Undeniably, growing cannabis is a tedious yet rewarding process. All cannabis crop management practices affect the post-harvest quality, which determines the product outcome. Post-harvest quality parameters will also vary with the end use of the cannabis flower. One of the most important aspects of growing quality cannabis comes when you are ready to harvest your plant.
When is the best time to harvest?
The image (above) shows an example of a ripe bud where pistils have turned amber in colour and trichomes are no longer translucent. The number of days in flower will vary by strain. Typically, indica plants will be ready for harvest in approximately 50 to 60 days, and sativa usually between 60 and 70 days.
Harvesting plants too early or too late can affect potency and yield, potentially lessening the flower’s quality. The number of days from flower to harvest will also influence the way plants are grown, vegetatively or generatively.
Should growers harvest fresh buds or hang branches to dry?
Growers follow three main practices while gathering buds for drying and processing:
- Harvest the entire plant and hang it up, then harvest the buds when they’re dry.
- Remove the branches with the buds intact, hang them and then harvest the buds after drying.
- Remove the buds from the stem to save space, and dry buds in boxes or on trays.
When the entire plant is hung up, usually it takes longer to dry. During handling, the dried leaves and buds may fall or crumble.
Processing your cannabis buds
Drying: Several factors such as microbial activity, moisture content, room temperature, and duration of light, affect the post-harvest quality and sustainability of cannabis. Drying is the most effective technique for controlling microbial activity and enabling long-term storage while maintaining potency, taste, and medicinal properties.
Several drying methods have been used to dry the flowers, including hot air drying, oven drying, vacuum freeze-drying, atmospheric freeze-drying, and microwave-assisted drying.
While carrying out the drying process, keep the following points in mind:
- If you are drying the entire plant, then ensure that everything is set up prior to harvest — racks are properly placed and disinfected in advance;
- Don’t overcrowd the drying rooms. Keep the dry rooms well-ventilated with proper air flow to maintain ideal temperatures and humidity levels, which decreases the chances of mould and mildew;
- Some growers use higher temperatures for the first three to five days to get rid of moisture quickly, and then drop to lower temperatures;
- We recommend using Vapor Pressure Deficit (VPD) as a guideline rather than temperature and humidity independently. VPD indicates the difference of water activity inside the buds as compared to outside of them;
- A good range for proper loss of water from buds is suggested to be between seven to nine millibars. Temperature and RH adjusted to achieve proper VPD will help to avoid condensation and mould;
- Measuring the moisture content of cannabis buds determines the effectiveness of drying and curing techniques, which also affect the terpene concentration and chemical profile of the finished product;
- The moisture content of adequately cured cannabis flower should be less than 13 per cent.

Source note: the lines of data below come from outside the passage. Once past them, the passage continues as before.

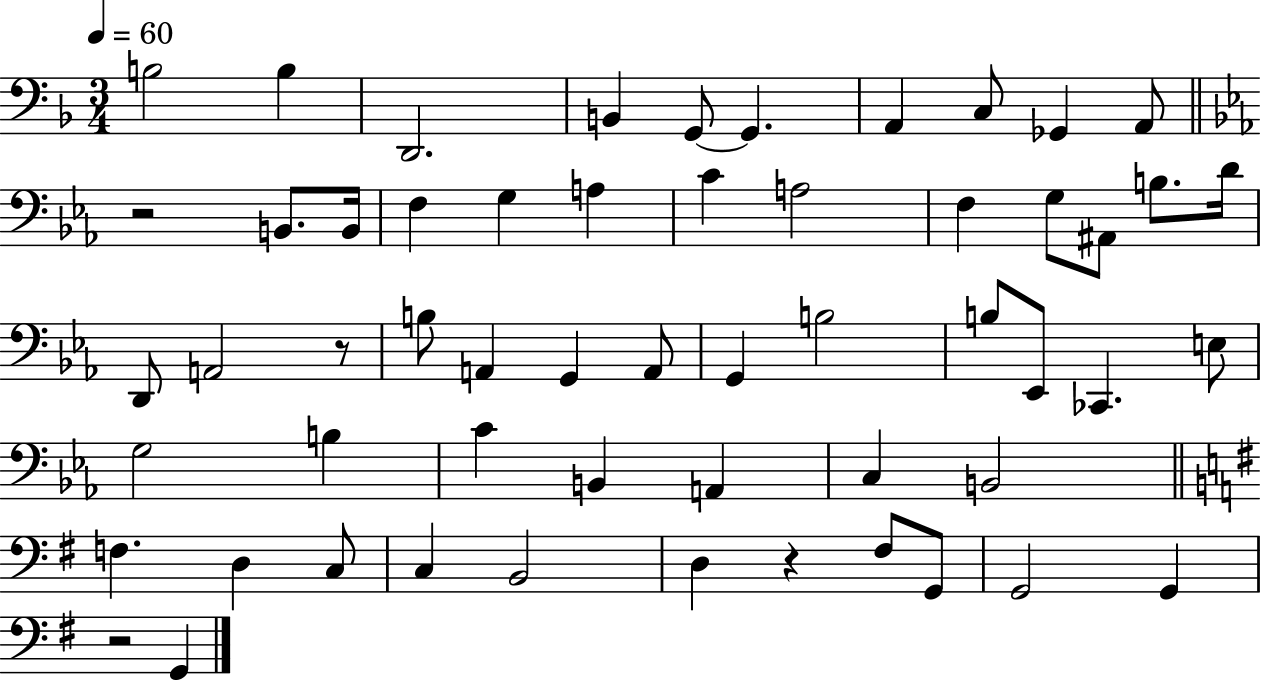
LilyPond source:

{
  \clef bass
  \numericTimeSignature
  \time 3/4
  \key f \major
  \tempo 4 = 60
  \repeat volta 2 { b2 b4 | d,2. | b,4 g,8~~ g,4. | a,4 c8 ges,4 a,8 | \break \bar "||" \break \key ees \major r2 b,8. b,16 | f4 g4 a4 | c'4 a2 | f4 g8 ais,8 b8. d'16 | \break d,8 a,2 r8 | b8 a,4 g,4 a,8 | g,4 b2 | b8 ees,8 ces,4. e8 | \break g2 b4 | c'4 b,4 a,4 | c4 b,2 | \bar "||" \break \key g \major f4. d4 c8 | c4 b,2 | d4 r4 fis8 g,8 | g,2 g,4 | \break r2 g,4 | } \bar "|."
}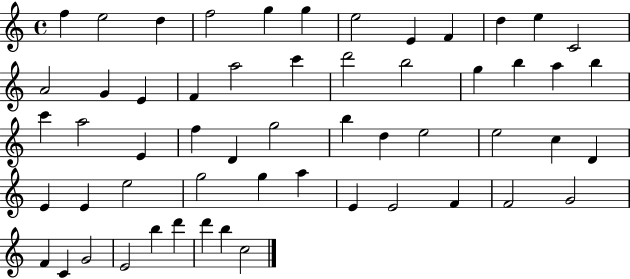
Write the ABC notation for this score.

X:1
T:Untitled
M:4/4
L:1/4
K:C
f e2 d f2 g g e2 E F d e C2 A2 G E F a2 c' d'2 b2 g b a b c' a2 E f D g2 b d e2 e2 c D E E e2 g2 g a E E2 F F2 G2 F C G2 E2 b d' d' b c2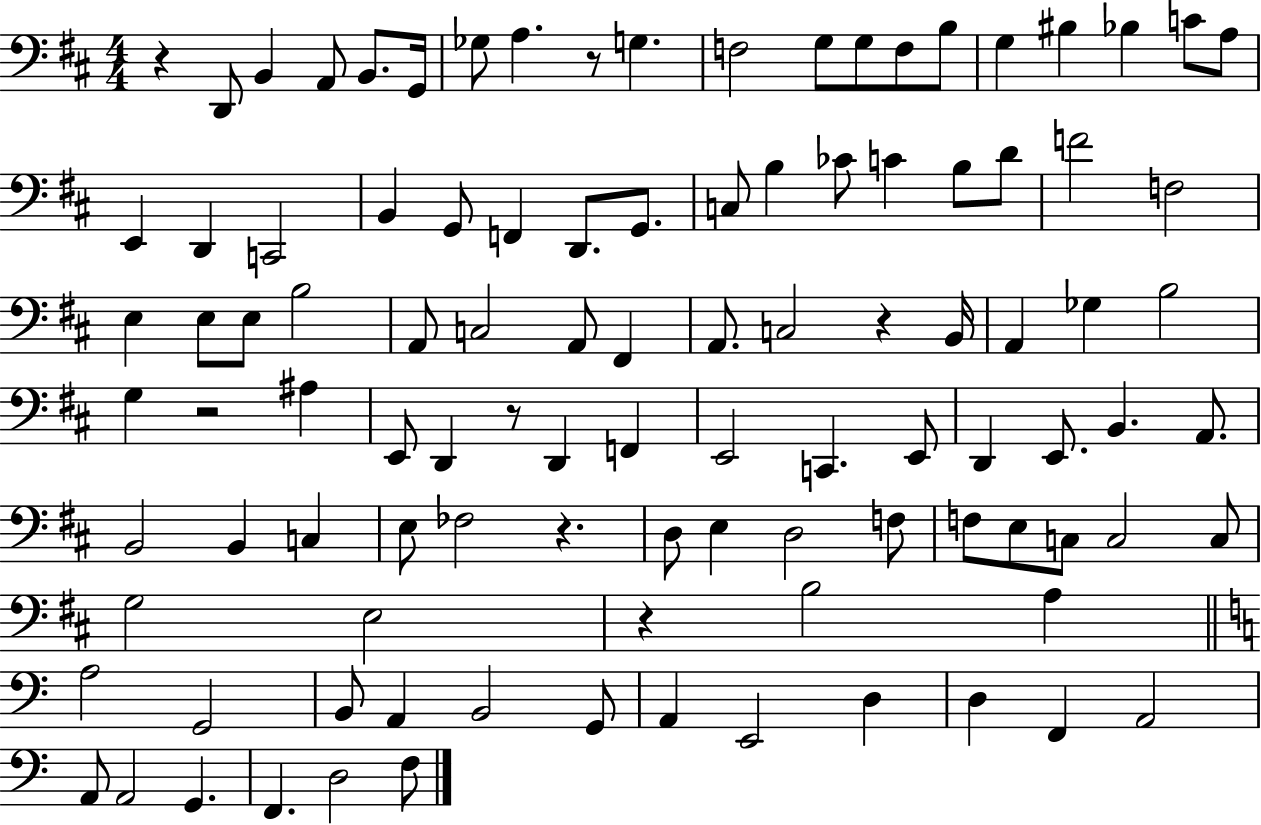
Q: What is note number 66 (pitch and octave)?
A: FES3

Curing: Curing is essentially a process of “ripening the buds” where dried buds are placed into airtight containers and stored in a dark environment between 15.5 to 20 degrees, with around 60 per cent humidity. Measuring water activity (aW) in cannabis buds helps determine how vulnerable the product is to microbial contamination. Mitigating water activity reduces the chance of microbial growth and allows the product to be stored for extended periods.
Growers often mistakenly assume that higher moisture content in the flower means a higher water activity but that’s not always correct. It is possible to have low moisture content in the product and still have water activity that is more than 0.65 aW. It is recommended that dried cannabis be stored in sealed containers with water activity below 0.65aW.
Storing the product with poor drying conditions under high humidity encourages the formation of microbial spores and harmful microbial toxins such as aflatoxin, as well as powdery mildew and botrytis, which causes the deterioration of cannabis.
The therapeutic potential of cannabis products depends heavily on the initial quality of the plant material, as influenced by the harvesting time, harvesting technique, and post-harvesting technologies. This also helps to determine the chemical composition and quality of the buds.
Safety has been the biggest concern, however, since no proper standardised procedures are present, it’s difficult to enforce. Thus, having controlled processing systems in place, in alignment with the scientific evidence, is essential.